** START OF Listed records **
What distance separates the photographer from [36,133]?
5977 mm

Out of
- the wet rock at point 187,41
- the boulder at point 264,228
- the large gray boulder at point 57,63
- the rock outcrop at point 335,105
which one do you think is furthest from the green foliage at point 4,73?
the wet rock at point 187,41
** END OF Listed records **
Pull out every line above that contains the word "boulder" and copy each one unchanged.

- the boulder at point 264,228
- the large gray boulder at point 57,63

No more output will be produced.